Mouse, rabbit and human corneas were examined by two–photon confocal microscopy using a variable wavelength femtosecond laser to generate SHG signals. We detected the two types of SHG signals; forward scattered and backward scattered. Wavelength dependence of the SHG signal was confirmed by spectral separation using the Zeiss 510 Meta. To verify the spatial relation between SHG signals and corneal cells, staining of cytoskeleton and nuclei were performed.

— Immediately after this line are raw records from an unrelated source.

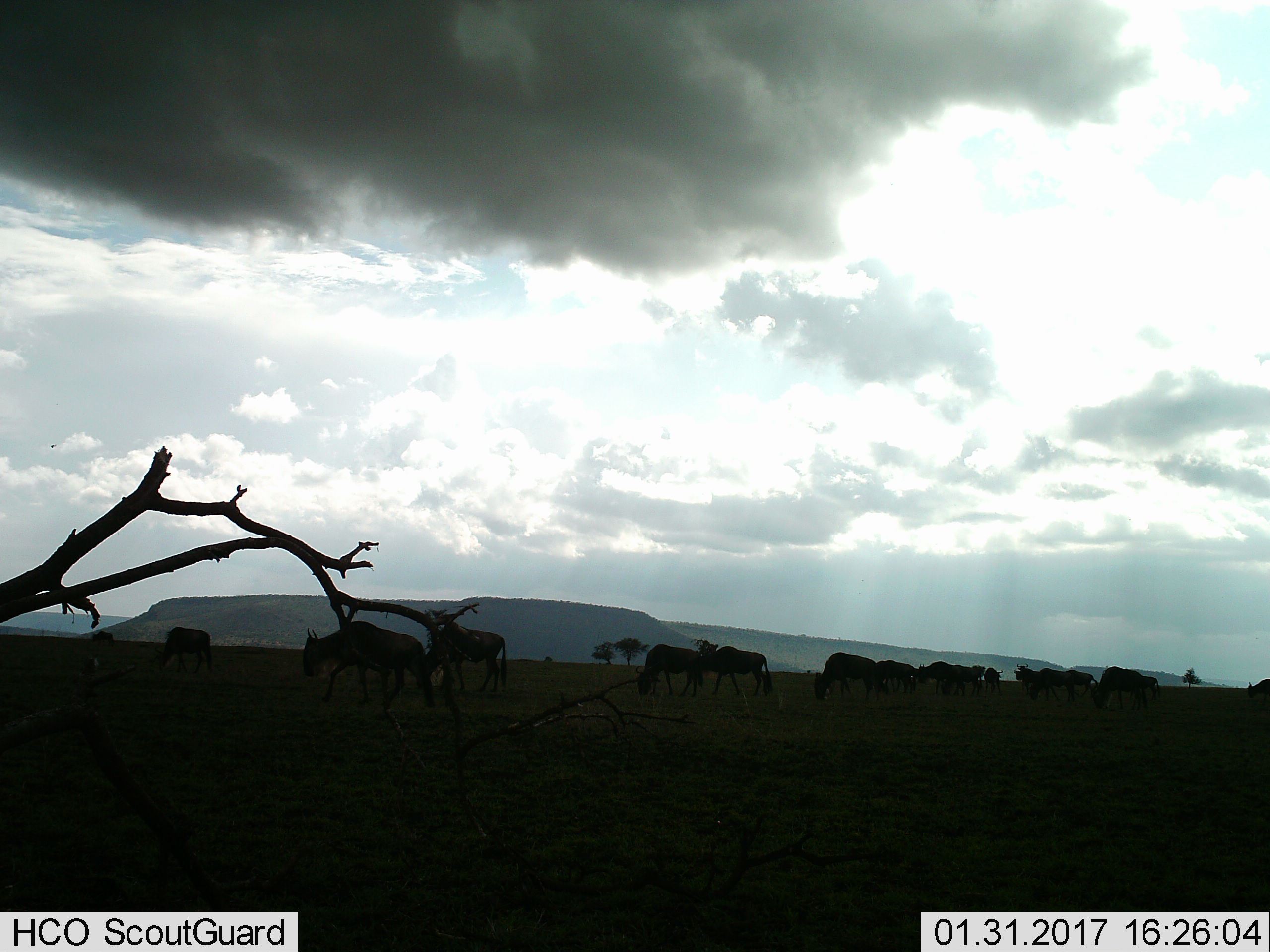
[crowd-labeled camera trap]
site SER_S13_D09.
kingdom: Animalia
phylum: Chordata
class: Mammalia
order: Artiodactyla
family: Bovidae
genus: Connochaetes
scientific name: Connochaetes taurinus taurinus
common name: blue wildebeest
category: wildebeestblue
Wildebeestblue (blue wildebeest) (Connochaetes taurinus taurinus), count 11-50. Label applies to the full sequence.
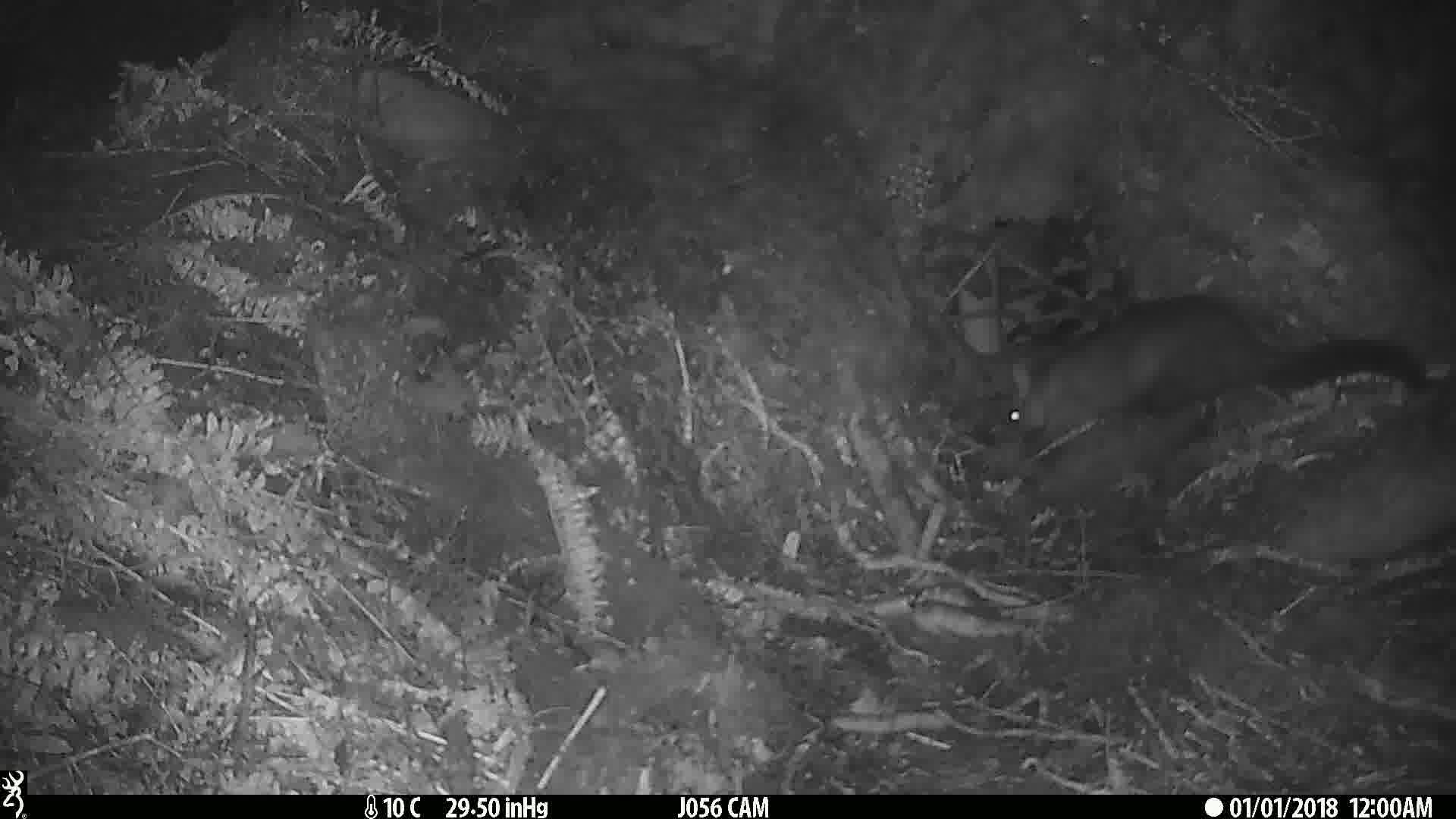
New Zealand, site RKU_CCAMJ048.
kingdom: Animalia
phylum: Chordata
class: Mammalia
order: Diprotodontia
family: Phalangeridae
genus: Trichosurus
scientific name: Trichosurus vulpecula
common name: common brushtail possum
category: possum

SHG signal intensity was strongest with an excitation wavelength of 800nm for all three species. SHG forward signals showed a distinct fibrillar pattern organized into bands suggesting lamellae while backscattered SHG signals appear more diffuse and indistinct. Reconstruction of SHG signals showed two distinct patterns of lamellar organization that was either highly interwoven in the anterior stroma or orthogonally arranged in the posterior stroma. Unique to the human cornea was the presence of transverse lamellae that inserted into Bowman’s layer suggesting an ‘anchoring’ function.
Using multiphoton confocal microscopy to generate SHG from the corneal collagen provides a powerful new approach to non–invasively study corneal structure. Importantly, human corneas have a unique organization pattern with ‘anchor lamellae’. We propose the ‘anchor lamellae’ provide important structural support for the human cornea that is not present in mouse or rabbit cornea.